The big bad in Robert Clouse's Enter The Dragon (1973), meanwhile, Mr. Han (Shih Kien), is a vicious drug lord and sex trafficker by trade, who hosts a tri-annual martial arts tournament on a secluded island as cover for his evil doings. He's also missing his left hand for unspecified reasons, and can replace it with a prosthetic cast iron limb, a bladed limb, or a bear claw, depending on his penchant for violence at the time. During Han's climactic battle with Bruce Lee, Han loses his bear claw attachment and reacts like many of us would, with self-righteous shock and wrist-bending indignation:
Not even Star Wars, it seems, is immune from this sort of phalangical flub. In Return Of The Jedi (1983), after getting his hand lopped off by Luke Skywalker, Darth Vader fulfills his destiny by saving his son and flinging the evil Emperor deep into the bowels of the Death Star. Afterward, Vader reflects upon his actions, peering into the shaft with his stumped arm draped - yes, draped - over a barrel (or is that a Shop-Vac?) for support:
Granted, it's easy to spot a fake once you know what to look for. For Total Recall (1990), director Paul Verhoeven decided to pull no punches at the climax of his film, by completely severing the forearms of one of the characters.
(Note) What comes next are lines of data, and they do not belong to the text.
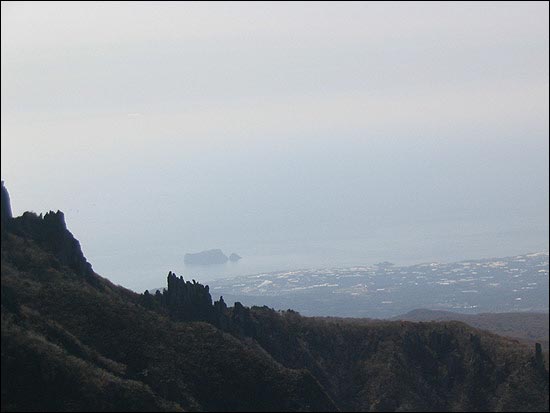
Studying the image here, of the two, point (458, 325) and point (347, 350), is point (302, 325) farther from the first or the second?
point (458, 325)

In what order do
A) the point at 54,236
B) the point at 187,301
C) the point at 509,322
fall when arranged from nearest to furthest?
1. the point at 54,236
2. the point at 187,301
3. the point at 509,322

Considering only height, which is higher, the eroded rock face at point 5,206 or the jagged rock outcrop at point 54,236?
the eroded rock face at point 5,206

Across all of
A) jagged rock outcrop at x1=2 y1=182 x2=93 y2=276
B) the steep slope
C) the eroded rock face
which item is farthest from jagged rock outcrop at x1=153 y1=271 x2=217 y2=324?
the eroded rock face

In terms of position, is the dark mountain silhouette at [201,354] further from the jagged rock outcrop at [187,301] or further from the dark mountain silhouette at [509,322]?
the dark mountain silhouette at [509,322]

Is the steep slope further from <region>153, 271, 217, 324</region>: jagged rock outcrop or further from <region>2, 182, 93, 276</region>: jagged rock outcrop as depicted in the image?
<region>153, 271, 217, 324</region>: jagged rock outcrop

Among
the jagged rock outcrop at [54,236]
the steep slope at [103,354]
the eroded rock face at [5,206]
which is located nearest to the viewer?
the steep slope at [103,354]

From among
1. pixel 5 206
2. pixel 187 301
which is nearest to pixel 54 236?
pixel 5 206

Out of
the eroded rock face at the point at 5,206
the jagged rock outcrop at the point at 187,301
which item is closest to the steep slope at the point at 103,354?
the eroded rock face at the point at 5,206

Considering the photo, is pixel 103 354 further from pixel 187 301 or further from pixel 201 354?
pixel 187 301

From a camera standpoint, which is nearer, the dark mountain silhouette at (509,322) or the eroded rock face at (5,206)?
the eroded rock face at (5,206)

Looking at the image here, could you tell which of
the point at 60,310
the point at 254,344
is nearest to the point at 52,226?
the point at 60,310
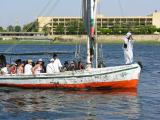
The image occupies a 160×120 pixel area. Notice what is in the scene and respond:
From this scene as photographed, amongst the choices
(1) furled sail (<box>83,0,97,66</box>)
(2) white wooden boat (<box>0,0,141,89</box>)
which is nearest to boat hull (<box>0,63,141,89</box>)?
(2) white wooden boat (<box>0,0,141,89</box>)

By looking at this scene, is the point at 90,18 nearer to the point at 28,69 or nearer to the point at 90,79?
the point at 90,79

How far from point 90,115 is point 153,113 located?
Result: 9.62 feet

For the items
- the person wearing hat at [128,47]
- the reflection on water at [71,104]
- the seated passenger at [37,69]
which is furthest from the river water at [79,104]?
the person wearing hat at [128,47]

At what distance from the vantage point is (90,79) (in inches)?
1268

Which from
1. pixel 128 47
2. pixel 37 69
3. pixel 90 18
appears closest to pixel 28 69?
pixel 37 69

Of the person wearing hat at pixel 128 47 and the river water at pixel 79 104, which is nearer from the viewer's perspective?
the river water at pixel 79 104

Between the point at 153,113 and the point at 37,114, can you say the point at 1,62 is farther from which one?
the point at 153,113

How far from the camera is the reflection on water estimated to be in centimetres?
2452

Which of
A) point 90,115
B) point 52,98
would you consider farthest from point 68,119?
point 52,98

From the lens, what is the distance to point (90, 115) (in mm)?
24312

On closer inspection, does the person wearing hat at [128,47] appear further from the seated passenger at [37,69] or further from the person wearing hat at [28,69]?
the person wearing hat at [28,69]

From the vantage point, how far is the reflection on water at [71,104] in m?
24.5

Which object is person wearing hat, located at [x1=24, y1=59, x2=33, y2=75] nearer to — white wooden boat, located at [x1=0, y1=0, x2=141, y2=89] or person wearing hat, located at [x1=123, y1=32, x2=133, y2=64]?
white wooden boat, located at [x1=0, y1=0, x2=141, y2=89]

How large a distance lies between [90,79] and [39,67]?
11.2 ft
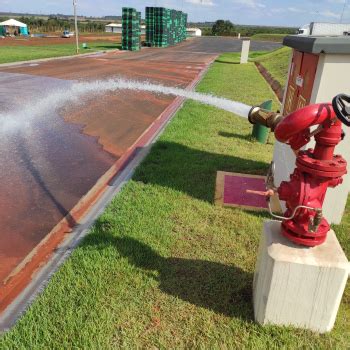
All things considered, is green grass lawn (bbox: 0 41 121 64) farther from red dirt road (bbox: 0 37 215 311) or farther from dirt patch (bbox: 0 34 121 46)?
red dirt road (bbox: 0 37 215 311)

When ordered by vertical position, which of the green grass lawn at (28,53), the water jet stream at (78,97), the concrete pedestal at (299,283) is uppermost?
the concrete pedestal at (299,283)

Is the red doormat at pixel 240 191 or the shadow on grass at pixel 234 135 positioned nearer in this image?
the red doormat at pixel 240 191

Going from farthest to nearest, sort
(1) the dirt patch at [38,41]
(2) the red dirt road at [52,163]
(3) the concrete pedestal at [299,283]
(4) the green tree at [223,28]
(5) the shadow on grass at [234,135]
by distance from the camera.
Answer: (4) the green tree at [223,28] < (1) the dirt patch at [38,41] < (5) the shadow on grass at [234,135] < (2) the red dirt road at [52,163] < (3) the concrete pedestal at [299,283]

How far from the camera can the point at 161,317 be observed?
289cm

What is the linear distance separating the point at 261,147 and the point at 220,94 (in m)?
6.31

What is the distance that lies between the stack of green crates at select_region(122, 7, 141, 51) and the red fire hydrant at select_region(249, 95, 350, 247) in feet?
117

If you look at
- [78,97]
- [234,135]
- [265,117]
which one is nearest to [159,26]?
[78,97]

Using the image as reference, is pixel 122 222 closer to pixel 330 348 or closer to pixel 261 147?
pixel 330 348

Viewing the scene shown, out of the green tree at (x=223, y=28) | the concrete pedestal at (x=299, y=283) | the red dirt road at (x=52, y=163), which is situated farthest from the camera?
the green tree at (x=223, y=28)

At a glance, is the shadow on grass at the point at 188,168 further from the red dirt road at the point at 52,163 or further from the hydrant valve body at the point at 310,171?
A: the hydrant valve body at the point at 310,171

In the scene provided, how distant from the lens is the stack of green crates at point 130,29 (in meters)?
34.9

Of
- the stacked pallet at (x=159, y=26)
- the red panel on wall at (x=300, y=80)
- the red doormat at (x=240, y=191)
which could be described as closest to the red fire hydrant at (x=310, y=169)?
the red panel on wall at (x=300, y=80)

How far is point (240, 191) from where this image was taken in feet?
16.6

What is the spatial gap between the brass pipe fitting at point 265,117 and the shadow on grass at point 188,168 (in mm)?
1838
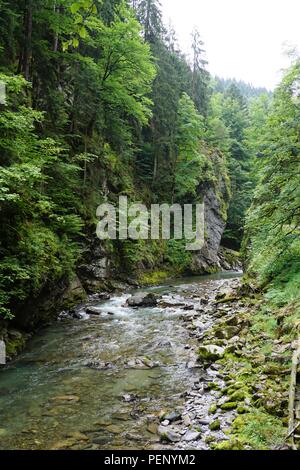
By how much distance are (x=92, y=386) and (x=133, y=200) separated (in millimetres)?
16960

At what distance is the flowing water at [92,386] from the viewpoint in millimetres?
4930

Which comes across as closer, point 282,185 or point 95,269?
point 282,185

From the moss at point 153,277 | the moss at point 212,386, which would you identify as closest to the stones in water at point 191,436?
the moss at point 212,386

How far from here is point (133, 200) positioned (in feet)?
74.6

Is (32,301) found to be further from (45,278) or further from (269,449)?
(269,449)

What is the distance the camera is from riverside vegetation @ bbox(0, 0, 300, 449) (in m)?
5.77

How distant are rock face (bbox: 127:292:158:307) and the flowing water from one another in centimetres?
322

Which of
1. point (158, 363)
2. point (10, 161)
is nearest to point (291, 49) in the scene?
point (10, 161)

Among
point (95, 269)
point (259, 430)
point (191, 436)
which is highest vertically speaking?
point (95, 269)

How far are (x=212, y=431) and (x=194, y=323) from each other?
20.9 feet

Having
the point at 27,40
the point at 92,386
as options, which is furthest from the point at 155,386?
the point at 27,40

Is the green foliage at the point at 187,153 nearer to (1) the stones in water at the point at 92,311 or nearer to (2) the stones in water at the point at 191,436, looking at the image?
(1) the stones in water at the point at 92,311

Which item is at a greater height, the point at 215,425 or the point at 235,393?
the point at 235,393

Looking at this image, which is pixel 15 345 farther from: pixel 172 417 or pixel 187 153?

It's a grisly, gross-out image to be sure (in a movie chock-full of grisly, gross-out images): While duking it out with good guy Quaid (Arnold Schwarzenegger) on a moving freight elevator, bad guy Richter (Michael Ironside) gets both his arms sliced off as he's tossed over the side, leaving Quaid holding the bloodied body parts in his hands. But the impact is severely lessened once we get a shot of Richter as he falls, and can clearly see the stuntman's arms folded neatly into the sides of his shirt. (I've removed the "offensive" bits from the shot below, even though it's clearly nothing more than latex and colored corn syrup.)
In Terminator 2: Judgment Day (1991), it's Arnold who loses an arm during his battle with the bad guy - but with significantly less gore, since the Austrian Oak is technically playing a robot. Yet in a movie loaded with state-of-the-art special effects, how do you pull off the illusion that Schwarzenegger has lost an all-important appendage? Simple: you pull a Total Recall, and tuck his arm inside his shirt down the back of his pants. Which makes it just the slightest bit awkward when that arm is roughly the size of a tree trunk:
At least in The Fugitive (1993), the filmmakers had the good sense to hide actor Andreas Katsulas's "missing" arm in plain sight. Hid it so well, in fact, that the movie actually fooled me into thinking they hired a one-armed man for the part... until the end, that is, when Katsulas finally faces off against Harrison Ford on a Chicago el train, and then this happens:
Look closely, and you can clearly see the fingers on Katsulas's left hand flex for a moment as he's kicked backwards. Turns out his mechanical arm was his actual arm the entire time - painted to look like a prosthetic!
Of course, you can hardly fault the filmmakers (or, for that matter, the actors) for trying to pull off the impossible - especially during the pre-CGI days, before fancy schmancy computers made it much easier to portray peg-legged or hook-handed characters onscreen. (It's also comforting to see that our favorite actors prize their precious body parts over their paychecks.) Even all these days afterward, when budget constraints and paucity of imagination run rampant, it's good to see so many comedy directors, at least, taking such a thing in stride.